Our GA Airfield ATS ADS-B Traffic Display Trial is now under way at City Airport (Manchester Barton).

This affords us the opportunity to initiate another of our projects, researching the viability of ADS-B for drones. We do not foresee this technology being applicable for all drones. Far from it. However, for those drones that may need to operate in or near airspace shared with manned aviation, having the drones electronically conspicuous via ADS-B and thus potentially visible on a traffic display screen to airfield ATS and also to pilots in the air could be an important enhancement to safety.

It is still very early days in this field. A Wireless Telegraphy Act Aeronautical Radio License is required to legally broadcast ADS-B on 1090MHz. OFCOM issue these licenses, which are normal for manned aircraft equipped with radios. However, OFCOM do not have a standard process yet covering applications for 1090MHz ADS-B for use on drones. We therefore had to apply for a temporary ‘Innovation & Research’ License, which OFCOM have granted.

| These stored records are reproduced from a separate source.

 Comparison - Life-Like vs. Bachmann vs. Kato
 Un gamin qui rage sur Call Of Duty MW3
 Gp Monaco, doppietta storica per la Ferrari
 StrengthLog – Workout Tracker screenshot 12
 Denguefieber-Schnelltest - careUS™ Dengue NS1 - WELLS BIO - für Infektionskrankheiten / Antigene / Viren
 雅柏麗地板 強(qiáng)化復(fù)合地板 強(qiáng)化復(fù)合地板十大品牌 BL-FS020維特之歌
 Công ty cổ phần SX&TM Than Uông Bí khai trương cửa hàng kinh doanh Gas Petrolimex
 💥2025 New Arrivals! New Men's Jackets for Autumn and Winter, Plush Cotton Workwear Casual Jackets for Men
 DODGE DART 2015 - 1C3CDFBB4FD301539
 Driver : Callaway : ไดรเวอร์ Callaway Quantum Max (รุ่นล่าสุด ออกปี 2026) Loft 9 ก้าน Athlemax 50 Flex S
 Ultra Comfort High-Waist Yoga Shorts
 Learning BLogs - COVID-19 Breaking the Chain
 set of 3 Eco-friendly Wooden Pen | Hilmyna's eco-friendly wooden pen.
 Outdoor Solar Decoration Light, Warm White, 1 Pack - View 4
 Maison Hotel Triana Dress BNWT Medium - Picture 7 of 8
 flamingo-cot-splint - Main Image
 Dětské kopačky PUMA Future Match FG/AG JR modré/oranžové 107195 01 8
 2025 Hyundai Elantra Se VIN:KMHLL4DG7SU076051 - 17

The project is being jointly managed by Airspace4All and NATS in partnership with City Airport (Manchester Barton), University of Manchester and EJS Aerial (a commercial drone operator). The project is fully authorised by the CAA. uAvionix have kindly loaned us miniaturised 1090MHz ADS-B devices designed for drones. The ADS-B devices are compliant with the CAA CAP 1391 Electronic Conspicuity specification.

Ed of EJS Aerial is working with University of Manchester to get some drones kitted out to fly with an ADS-B device. Ed has kindly made the above video providing a little background information, aimed at the drone community and anyone unfamiliar with ADS-B.